[Opening EXCERPTED TEXT section]

RIDLEY: "And what they say is, 'it has not escaped our notice that the specific pairing we postulate suggests how the hereditary material might work.' Now, it's the sort of great understatement of all time."
Those stories, middle age at 125, and more. I'm Art Chimes. Welcome to VOA's science and technology magazine, "Our World."
The U.S. space agency has set next Saturday, July 1, as the launch date for the space shuttle Discovery despite the misgivings of two senior NASA managers. They expressed concern that engineers still have not completely fixed the problem of foam insulation falling off the shuttle's external fuel tank during launch. Pieces of falling foam damaged the shuttle Columbia when it was launched in 2002, causing the spacecraft to break up as it was returning to Earth, killing all seven astronauts on board.
There has been one shuttle flight since then, and it, too, was plagued by what NASA calls "foam shedding." That mission, however, ended safely.
That was last July. Now, just days before the scheduled launch of Discovery, VOA science correspondent David McAlary is here in the studio to bring us up to date. ... Dave, why has it taken NASA almost a year to ready the shuttle for this flight?
McALARY: "Because essentially they have exhaustively gone over every square centimeter of foam that insulates this large tank to redesign areas to make sure that as little foam as possible comes off. So this has taken a long time, and they've been putting the tank through various tests to determine how it will react to the pressures of launch.
Q: To try to simulate the experience?
McALARY: "Right. But now they say, they've done as much as they can on earth, and they really need a flight to determine what they do from here."
Q: There was apparently, during what NASA calls the Flight Readiness Review, there was apparently a difference of opinion. Some of the managers at NASA were apparently a little bit uncertain about this.
McALARY: "Yes, and these were two important managers. One was the agency's chief safety officer [Bryan O'Connor] and the other was the agency's chief engineer [Chris Scolese]. Both said they would have preferred that the shuttle not fly yet, until further foam modifications were made. Other NASA officials say the crew is in no danger, even though some foam could still come off and even possibly hurt the shuttle. Once they get to space they're not in danger. The real danger's during liftoff and landing. Especially upon landing, when you build up all the heat, all the friction of the atmosphere. But in space, docked to the space station, even if there were some damage, the crew wouldn't be in danger. But they would not attempt to land if something happened to the orbiter. The crew would simply stay aboard the space station and wait for a rescue flight from Atlantis, one of the remaining orbiters."
Q: NASA has set an ambitious schedule of shuttle flights over the next several years. What's on the agenda? What will the astronauts be doing?

[Closing EXCERPTED TEXT section]
[Opening ENTRIES SHOWN section]

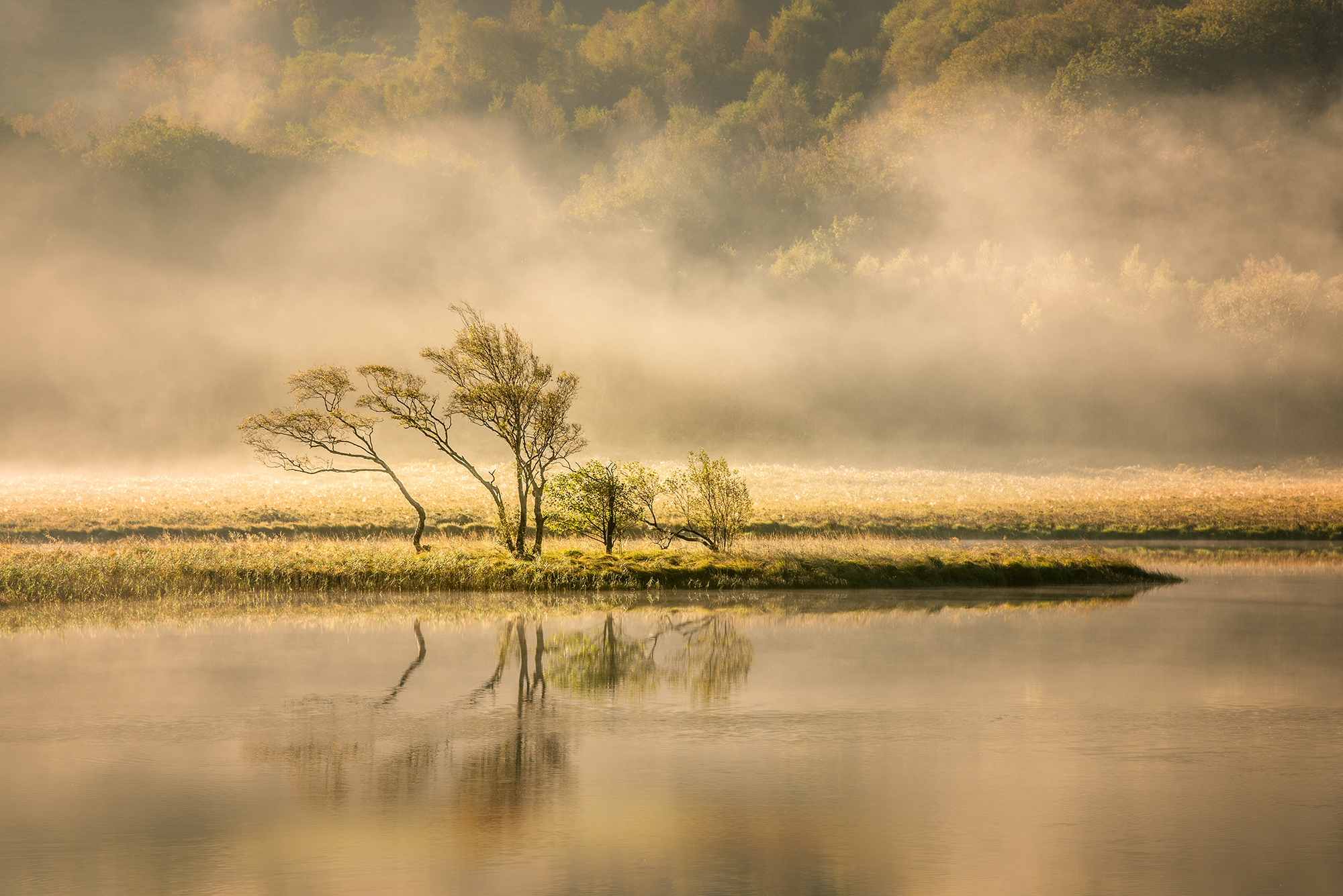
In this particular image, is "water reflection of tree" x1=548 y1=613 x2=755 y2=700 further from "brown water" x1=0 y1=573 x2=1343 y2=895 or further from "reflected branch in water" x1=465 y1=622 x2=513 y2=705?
"reflected branch in water" x1=465 y1=622 x2=513 y2=705

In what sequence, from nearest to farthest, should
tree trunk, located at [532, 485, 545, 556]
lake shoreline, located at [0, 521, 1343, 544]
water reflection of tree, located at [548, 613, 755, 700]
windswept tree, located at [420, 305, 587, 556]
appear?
water reflection of tree, located at [548, 613, 755, 700] < windswept tree, located at [420, 305, 587, 556] < tree trunk, located at [532, 485, 545, 556] < lake shoreline, located at [0, 521, 1343, 544]

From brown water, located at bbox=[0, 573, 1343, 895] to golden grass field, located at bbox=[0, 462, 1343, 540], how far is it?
3438 cm

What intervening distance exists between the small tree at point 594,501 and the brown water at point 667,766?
15745 mm

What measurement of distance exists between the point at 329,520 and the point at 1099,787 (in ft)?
172

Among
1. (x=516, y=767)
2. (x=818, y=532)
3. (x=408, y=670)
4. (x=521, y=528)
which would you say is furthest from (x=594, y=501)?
(x=516, y=767)

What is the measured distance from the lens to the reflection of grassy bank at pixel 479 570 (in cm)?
3291

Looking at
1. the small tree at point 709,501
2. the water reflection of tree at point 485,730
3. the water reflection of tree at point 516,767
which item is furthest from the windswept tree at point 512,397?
the water reflection of tree at point 516,767

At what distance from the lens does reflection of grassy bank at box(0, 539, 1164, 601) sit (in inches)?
1296

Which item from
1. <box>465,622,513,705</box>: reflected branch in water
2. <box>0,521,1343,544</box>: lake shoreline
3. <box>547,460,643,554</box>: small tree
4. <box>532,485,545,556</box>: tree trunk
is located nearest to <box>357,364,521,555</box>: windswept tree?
<box>532,485,545,556</box>: tree trunk

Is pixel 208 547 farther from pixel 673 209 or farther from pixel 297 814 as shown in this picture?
pixel 673 209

[Closing ENTRIES SHOWN section]

**PROBLEMS TO SOLVE:**
A. Please rewrite the paragraph of the Discovery launch transcript that begins "Yes, and these were two important managers" as a short list that keeps its main facts.
B. Continue the Discovery launch transcript from its last line.

**OUTPUTS IN ORDER:**
A.
- Two important NASA managers, chief safety officer Bryan O'Connor and chief engineer Chris Scolese, would have preferred that the shuttle not fly until further foam modifications were made.
- Other NASA officials say the crew is in no danger, even though some foam could still come off and possibly hurt the shuttle.
- The real danger is during liftoff and landing, especially landing, when the heat and friction of the atmosphere build up.
- In space, docked to the space station, the crew would not be in danger even if there were some damage.
- If something happened to the orbiter, they would not attempt to land. The crew would stay aboard the space station and wait for a rescue flight from Atlantis, one of the remaining orbiters.

B.
McALARY: "Well the prime mission is to complete the construction of the space station, which has been held up by this long hiatus in shuttle flights. And there is some thought that one shuttle flight might be dedicated to restoring the Hubble Space Telescope yet one more time, although no final decision has been made on that."
Q: A lot of astronomers hoping that will happen. NASA plans to retire the shuttle fleet by 2010. That's not that far off. What happens after that?
McALARY: "There's going to be a period of years - it cold be anywhere from two to four, depending on how things proceed - where we have nothing that could bring humans to space. President Bush is adamant about shutting down the space shuttle program and moving on to the new exploration program for the moon and eventually Mars at some point. And for that, a new crew vehicle will be necessary. So they have determined they're going to finish construction of the space station by 2010 and try to get that new crew vehicle for the later missions to go out of low earth orbit by, hopefully, 2013, possibly 2014."
Q: And in between then, we'll depend on Russian spacecraft to bring astronauts to and from the space station?
McALARY: "Yes, of course. And of course they have saved the international space station program with their hearty Soyuz capability. It's a real rugged spacecraft."
Q: Relatively low tech, but it gets the job done. VOA science correspondent David McAlary. Thanks very much for joining us, Dave.
McALARY: "Pleasure to be here, Art."
The human body is an amazing machine, but it is notably poor at growing spare parts. If you lose a finger, an eye or a leg, that's it. You can't grow another one. But researchers are starting to look seriously at whether such regeneration, as it's called, might be possible. After all, salamanders can re-grow legs.
The Pentagon's advanced research agency DARPA has started funding scientists investigating the problem, amid a stream of soldiers returning from Afghanistan and Iraq minus arms and legs.
We appear to be a long way off from figuring out how to regrow a limb, so researchers are starting small. At the House Ear Institute in Los Angeles, researchers reported some promising, if preliminary developments in this week's issue of the journal "Nature."
Inside our ears are tiny hairs that convert the vibrations of sound into neural impulses. Damage the hairs, and hearing can be lost. Researcher Neil Segil says that some animals have the ability to re-grow those hairs.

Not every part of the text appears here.